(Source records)
-*-*-

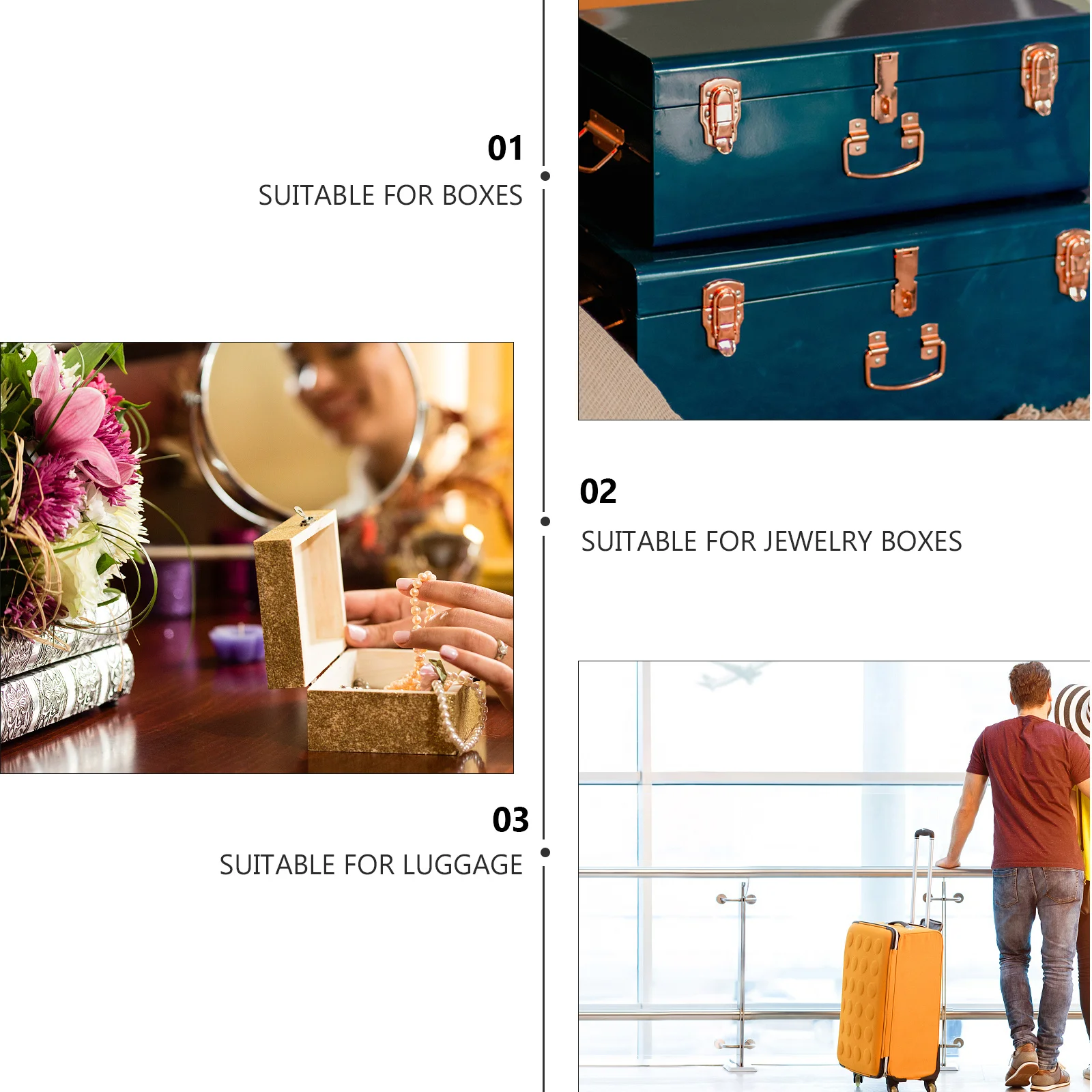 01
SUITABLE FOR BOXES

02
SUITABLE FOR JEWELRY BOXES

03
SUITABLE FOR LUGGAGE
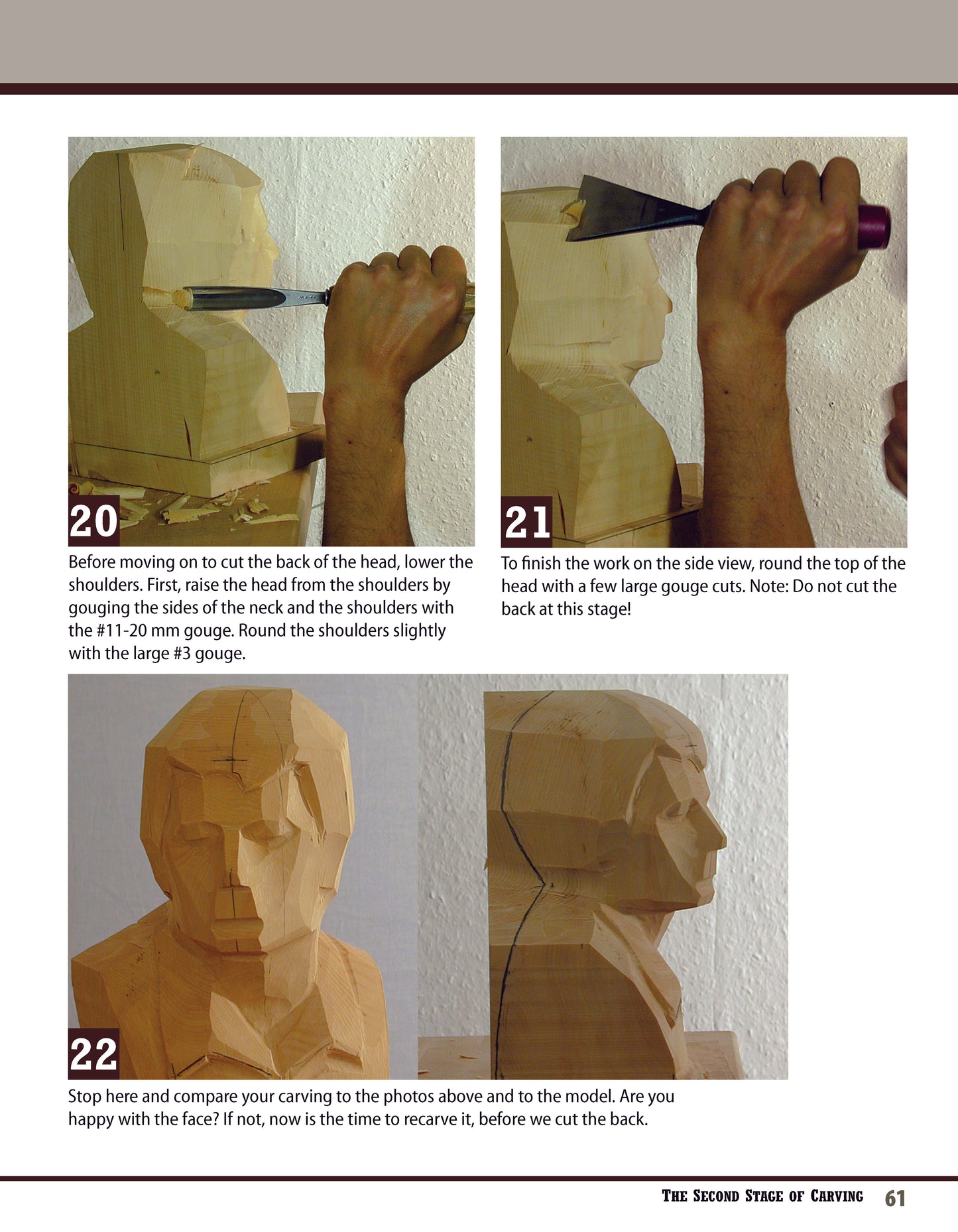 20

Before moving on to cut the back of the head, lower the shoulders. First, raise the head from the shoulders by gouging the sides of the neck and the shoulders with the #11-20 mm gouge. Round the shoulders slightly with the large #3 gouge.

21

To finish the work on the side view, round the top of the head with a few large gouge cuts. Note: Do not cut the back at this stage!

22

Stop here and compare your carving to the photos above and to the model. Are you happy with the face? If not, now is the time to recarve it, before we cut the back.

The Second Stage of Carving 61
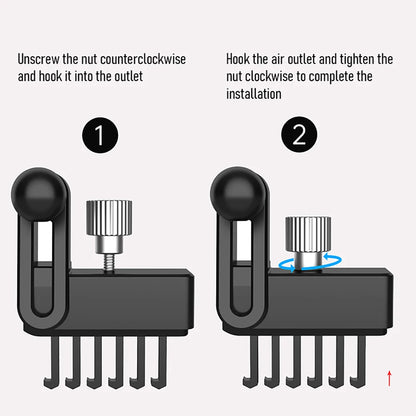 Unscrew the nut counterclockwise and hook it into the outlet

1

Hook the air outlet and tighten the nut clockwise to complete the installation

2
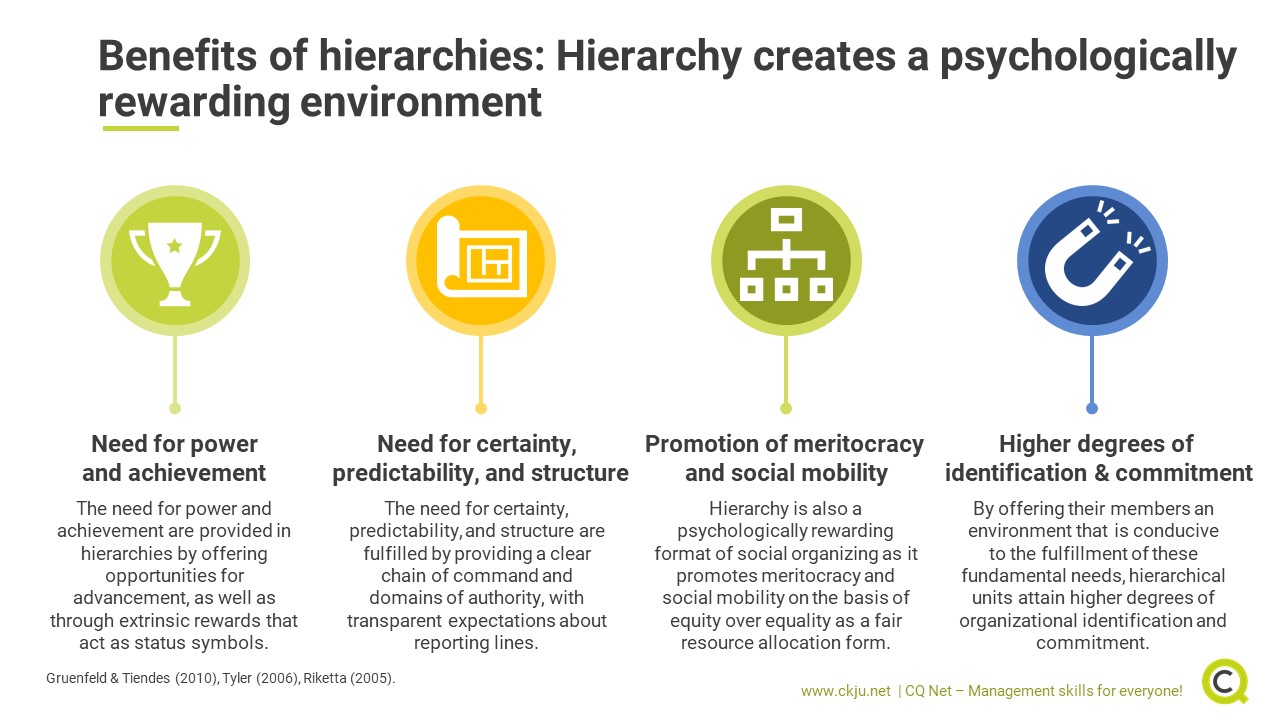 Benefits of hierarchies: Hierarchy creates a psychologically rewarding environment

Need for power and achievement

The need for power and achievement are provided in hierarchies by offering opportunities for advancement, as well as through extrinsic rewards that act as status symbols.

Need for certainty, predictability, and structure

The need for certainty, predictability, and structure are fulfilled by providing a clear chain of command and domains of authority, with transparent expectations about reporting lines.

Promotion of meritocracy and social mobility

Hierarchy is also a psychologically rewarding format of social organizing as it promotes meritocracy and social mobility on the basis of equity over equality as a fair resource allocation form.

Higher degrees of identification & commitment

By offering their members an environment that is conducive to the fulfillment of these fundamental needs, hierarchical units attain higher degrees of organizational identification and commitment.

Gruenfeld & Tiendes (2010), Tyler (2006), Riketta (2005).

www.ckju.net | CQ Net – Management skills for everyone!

-*-*-

Search term "social": return each line of the data that contains it.

Promotion of meritocracy and social mobility
Hierarchy is also a psychologically rewarding format of social organizing as it promotes meritocracy and social mobility on the basis of equity over equality as a fair resource allocation form.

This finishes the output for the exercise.